Page-level text extractions:
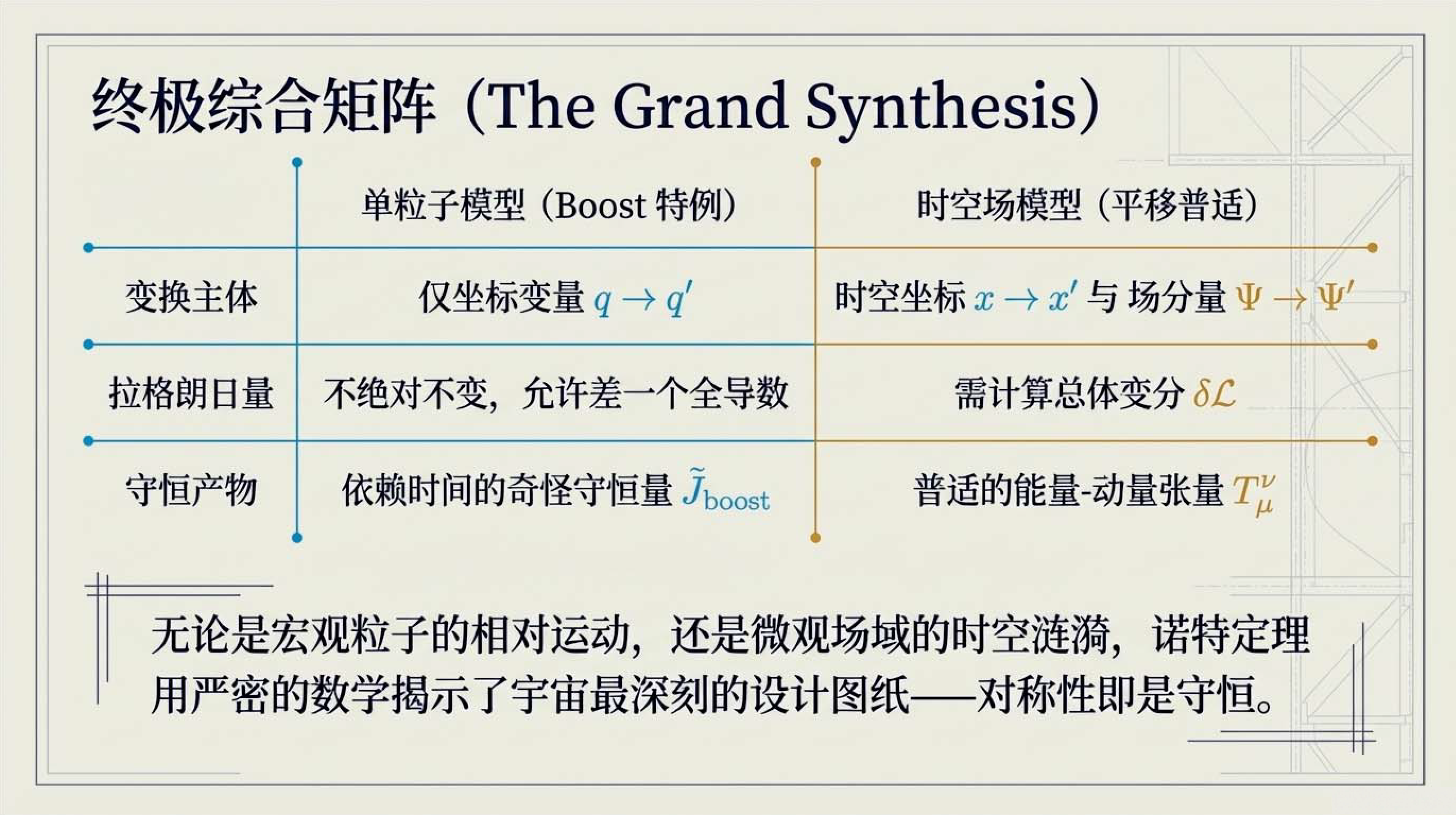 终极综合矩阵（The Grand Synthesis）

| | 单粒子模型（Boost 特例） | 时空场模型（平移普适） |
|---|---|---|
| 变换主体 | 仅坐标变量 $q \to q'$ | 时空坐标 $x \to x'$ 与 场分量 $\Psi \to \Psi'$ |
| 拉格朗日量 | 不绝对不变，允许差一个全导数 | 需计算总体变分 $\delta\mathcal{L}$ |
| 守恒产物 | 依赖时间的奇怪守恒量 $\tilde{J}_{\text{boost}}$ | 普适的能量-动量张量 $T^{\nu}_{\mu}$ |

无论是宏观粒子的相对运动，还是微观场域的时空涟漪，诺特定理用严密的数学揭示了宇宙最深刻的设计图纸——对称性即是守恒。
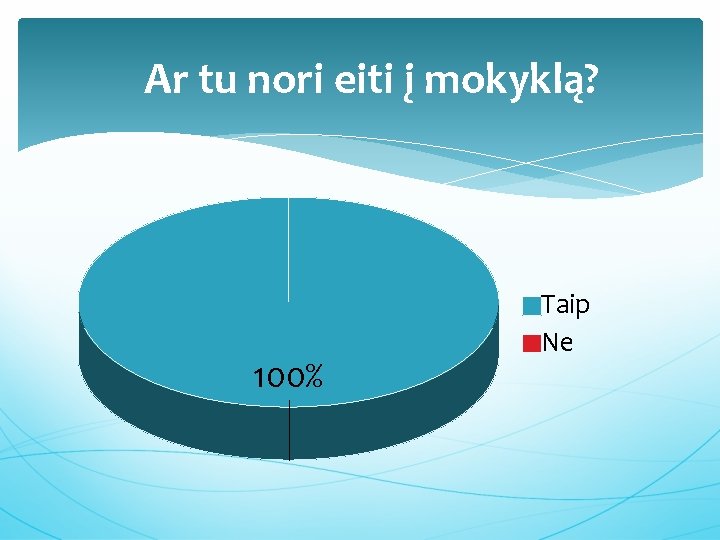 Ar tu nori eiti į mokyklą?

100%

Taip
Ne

EXERCISE DIRECTIONS — The lines from the one containing "无论是宏观粒子的相对运动，还" through the last line of the records are what you should copy, word for word and nothing else, with pictures left out.

SOLUTION BELOW —
无论是宏观粒子的相对运动，还是微观场域的时空涟漪，诺特定理用严密的数学揭示了宇宙最深刻的设计图纸——对称性即是守恒。
 Ar tu nori eiti į mokyklą?

100%

Taip
Ne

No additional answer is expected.